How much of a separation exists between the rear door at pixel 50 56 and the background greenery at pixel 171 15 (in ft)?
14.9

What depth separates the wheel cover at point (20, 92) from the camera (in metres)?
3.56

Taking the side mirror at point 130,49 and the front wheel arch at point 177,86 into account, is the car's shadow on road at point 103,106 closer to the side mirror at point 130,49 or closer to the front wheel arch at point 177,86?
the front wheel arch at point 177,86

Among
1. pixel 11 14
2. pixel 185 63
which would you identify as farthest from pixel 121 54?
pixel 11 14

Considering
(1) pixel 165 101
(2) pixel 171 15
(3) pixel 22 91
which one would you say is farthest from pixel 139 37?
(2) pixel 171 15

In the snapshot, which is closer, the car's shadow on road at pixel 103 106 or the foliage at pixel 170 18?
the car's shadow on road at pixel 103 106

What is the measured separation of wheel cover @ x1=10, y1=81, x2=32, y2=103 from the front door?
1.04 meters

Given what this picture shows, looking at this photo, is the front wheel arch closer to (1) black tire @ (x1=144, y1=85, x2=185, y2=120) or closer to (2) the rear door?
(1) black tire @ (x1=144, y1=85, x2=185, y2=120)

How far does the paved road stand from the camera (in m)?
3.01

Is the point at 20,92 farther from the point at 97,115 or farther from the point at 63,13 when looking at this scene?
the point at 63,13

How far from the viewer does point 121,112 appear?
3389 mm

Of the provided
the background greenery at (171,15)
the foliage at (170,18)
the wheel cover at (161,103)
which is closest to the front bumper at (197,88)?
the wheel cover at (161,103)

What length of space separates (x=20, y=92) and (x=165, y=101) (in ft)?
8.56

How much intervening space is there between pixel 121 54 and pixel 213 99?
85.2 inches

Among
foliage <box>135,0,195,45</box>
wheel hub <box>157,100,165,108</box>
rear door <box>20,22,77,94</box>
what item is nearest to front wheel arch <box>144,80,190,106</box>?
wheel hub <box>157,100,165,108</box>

Written request →
Lay out the lines of the entries above as a JSON list of strings, one string per line, starting at the line that contains "Taking the side" and ending at the line that contains "1.04 meters". Include both of those lines and omit any blank lines.

Written answer →
[
  "Taking the side mirror at point 130,49 and the front wheel arch at point 177,86 into account, is the car's shadow on road at point 103,106 closer to the side mirror at point 130,49 or closer to the front wheel arch at point 177,86?",
  "the front wheel arch at point 177,86",
  "Among",
  "1. pixel 11 14",
  "2. pixel 185 63",
  "which would you identify as farthest from pixel 121 54?",
  "pixel 11 14",
  "Considering",
  "(1) pixel 165 101",
  "(2) pixel 171 15",
  "(3) pixel 22 91",
  "which one would you say is farthest from pixel 139 37?",
  "(2) pixel 171 15",
  "In the snapshot, which is closer, the car's shadow on road at pixel 103 106 or the foliage at pixel 170 18?",
  "the car's shadow on road at pixel 103 106",
  "What is the measured separation of wheel cover @ x1=10, y1=81, x2=32, y2=103 from the front door?",
  "1.04 meters"
]